## begin
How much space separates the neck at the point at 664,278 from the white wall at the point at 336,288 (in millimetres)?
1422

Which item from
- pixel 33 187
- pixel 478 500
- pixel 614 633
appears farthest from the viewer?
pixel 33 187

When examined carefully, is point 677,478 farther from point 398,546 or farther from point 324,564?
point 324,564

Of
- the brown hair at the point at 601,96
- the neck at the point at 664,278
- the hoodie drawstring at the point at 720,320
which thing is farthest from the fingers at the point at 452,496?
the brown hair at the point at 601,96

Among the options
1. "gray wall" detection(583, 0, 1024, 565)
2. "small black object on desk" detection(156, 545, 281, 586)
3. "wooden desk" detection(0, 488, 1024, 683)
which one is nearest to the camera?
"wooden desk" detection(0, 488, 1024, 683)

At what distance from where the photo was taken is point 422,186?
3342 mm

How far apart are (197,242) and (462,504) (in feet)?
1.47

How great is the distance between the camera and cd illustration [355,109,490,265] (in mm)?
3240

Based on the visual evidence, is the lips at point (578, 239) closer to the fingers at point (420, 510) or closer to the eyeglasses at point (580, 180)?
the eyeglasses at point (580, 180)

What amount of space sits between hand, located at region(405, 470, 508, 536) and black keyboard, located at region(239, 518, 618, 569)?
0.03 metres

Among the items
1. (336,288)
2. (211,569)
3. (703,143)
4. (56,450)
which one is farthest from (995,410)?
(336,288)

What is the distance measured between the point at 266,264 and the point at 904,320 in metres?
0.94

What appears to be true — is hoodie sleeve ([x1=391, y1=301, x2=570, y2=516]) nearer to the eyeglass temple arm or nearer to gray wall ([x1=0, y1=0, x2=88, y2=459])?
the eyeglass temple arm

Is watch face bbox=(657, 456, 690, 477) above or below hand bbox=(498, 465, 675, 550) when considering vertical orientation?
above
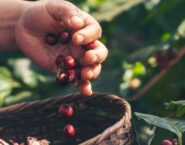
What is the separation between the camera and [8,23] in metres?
2.06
## end
### Work instructions
Reproduce the listing verbatim, from its first line through the line containing "0.03 metres", inclusive.

### Solution to this problem
How much space separates the neck at the point at 664,278 from the white wall at the point at 336,288 (in millimetres)?
1422

Which item from
- pixel 33 187
- pixel 478 500
- pixel 614 633
appears farthest from the viewer?
pixel 33 187

When examined carefully, is point 677,478 farther from point 398,546 or farther from point 324,564?
point 324,564

Of
- the brown hair at the point at 601,96
- the neck at the point at 664,278
- the hoodie drawstring at the point at 720,320
which thing is farthest from the fingers at the point at 452,496?
the brown hair at the point at 601,96

Among the options
1. "gray wall" detection(583, 0, 1024, 565)
2. "small black object on desk" detection(156, 545, 281, 586)
3. "wooden desk" detection(0, 488, 1024, 683)
which one is nearest to the camera?
"wooden desk" detection(0, 488, 1024, 683)

At what distance from where the photo was taken is point 422,186?
3342 mm

How far apart are (197,242) and (462,504) (in feet)?
1.47

How great is the distance between the camera and cd illustration [355,109,490,265] (in mm)?
3240

Based on the visual evidence, is the lips at point (578, 239) closer to the fingers at point (420, 510) or closer to the eyeglasses at point (580, 180)?
the eyeglasses at point (580, 180)

What amount of space sits between hand, located at region(405, 470, 508, 536) and black keyboard, located at region(239, 518, 618, 569)?
0.03 metres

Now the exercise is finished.